The federally funded Recreational Trails Program of the United States Department of Transportation's Federal Highway Administration (FHWA) provides competitive, matching-grant funds to renovate, develop or maintain recreational motorized, nonmotorized, and mixed-use trails and trailside facilities.
The Intermodal Surface Transportation Efficiency Act (ISTEA) of 1991 included the National Recreational Trails Fund Act (NRFTA) established the National Recreational Trails Funding Program. The National Highway System Designation Act of 1995 (NHS Act) amended and revived the NRTFA. The Transportation Equity Act for the 21st Century (TEA-21) established the current Recreational Trails Program (RTP), and codified it in Federal statute (23 U.S.C.

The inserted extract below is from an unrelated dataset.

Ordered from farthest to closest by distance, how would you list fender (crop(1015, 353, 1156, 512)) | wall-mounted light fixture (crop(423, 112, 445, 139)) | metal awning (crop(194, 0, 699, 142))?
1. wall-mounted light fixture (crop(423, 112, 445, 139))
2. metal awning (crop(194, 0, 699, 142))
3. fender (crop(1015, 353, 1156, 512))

In 2005 the Safe, Accountable, Flexible, Efficient Transportation Equity Act: A Legacy for Users (SAFETEA-LU) revised the program, providing the current legislative text. In 2012 the Moving Ahead for Progress in the 21st Century Act (MAP-21) reauthorized funding for the RTP as a set-aside of Transportation Alternatives Program (TAP) funds (extended through May 2015), but did not change the program. Florida Statute 260.016 and Rule 62S-2 Florida Administrative Code (F.A.C.) provides specific application requirements, processing and evaluation criteria. RTP is administered by the Florida Department of Environmental Protection’s (DEP) Land and Recreation Grants section within the Office of Operations.
Project Proposals may address the Following Recreational Trail Interests: motorized trails; mixed-use projects (which facilitate diverse recreational trail use within a recreational trail corridor), trailside, or trailhead. Trail planning is NOT an eligible expense for this program (62S- 2.072(4)(e) F.A.C.)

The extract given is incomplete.